My dear Sir-YOUR kind epistle was duly received and put on file for notice. Its time has come, and I will offer a few reflections on the moral bearings of that grand and stupendous science of which it speaks. It is, indeed, a subject of much wonder that the structure and composition of Mother Earth should have been so slightly considered and so generally neglected, till very recently, by her heavenbegotten sons. Had mankind been so much engrossed in the study of the heavens and heavenly things as to have become enrapt in celestial visions and aspirations, I should not have been so astounded with man's erratic course in science as well as in religion and morals;

with his fantastic excursions into infinite space, and his curious speculations on the heights of lunar mountains and the depths of solar vallies, while he has not penetrated one half mile into the mysterious strata of Mother Earth.

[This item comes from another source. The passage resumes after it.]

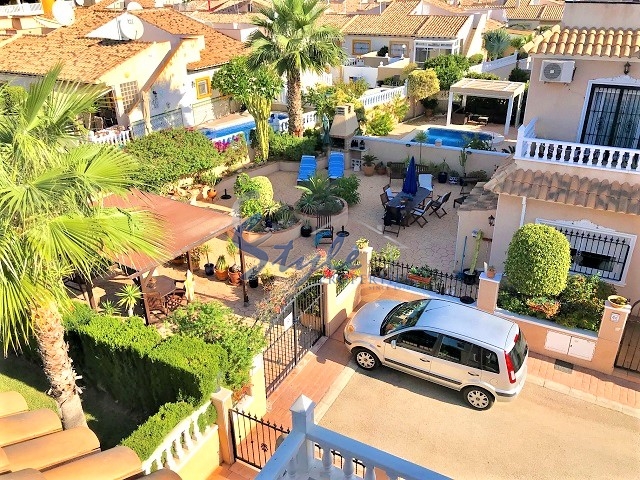 Reventa - Quad - Cabo Roig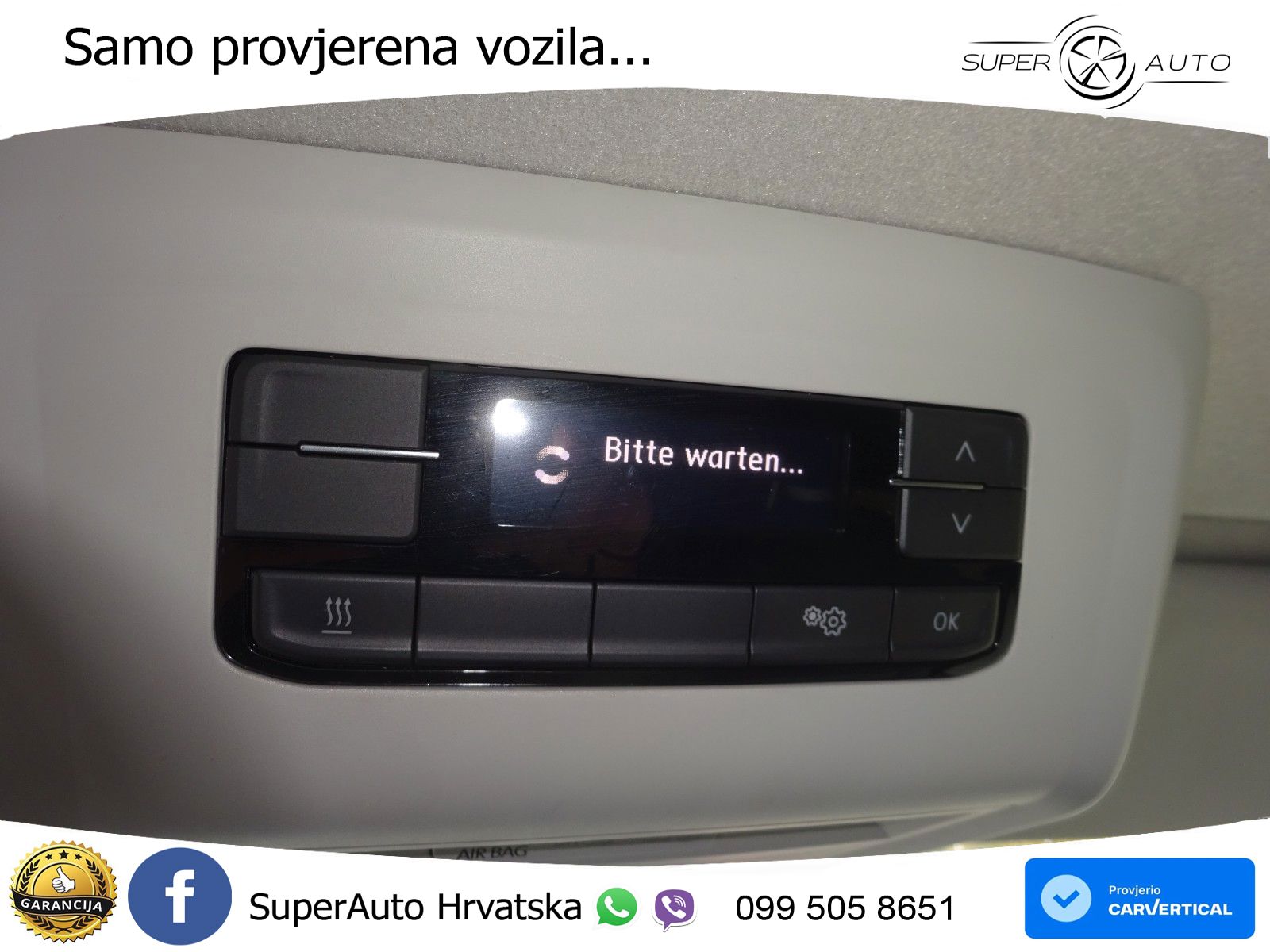 VW Transporter 204 KS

And still the wonder grows at man's strange obliquities, when we see the latent scepticism of the bewildered myriads ignited into a devouring flame that would consume both Moses and his blazing bush-because, forsooth, they fondly dream that the yet unstudied and unread pages of Earth's unnumbered volumes are about to reveal such mysteries as will consign both Moses and his books to the nethermost pit of Earth's unfathomed caverns.

Still some of us believe in Moses, and are not ashamed to hold up our faces to the sun of geological science, and with unwavering eye gaze at its meridian glory, without the necessity of that symbolic vail which hid the Prophet's face from the less favored sons of Jacob when he descended from the visions of the holy mount. Our venerable friend Moses has often been accused of ignorance or error, and as often triumphantly successful in exposing the ignorance and infatuation of his inconsiderate and moon-struck assailants, that we are willing to adhere to him even in advance of the so called demonstrations of all human science, until we have read the last page of their most 'sage developments.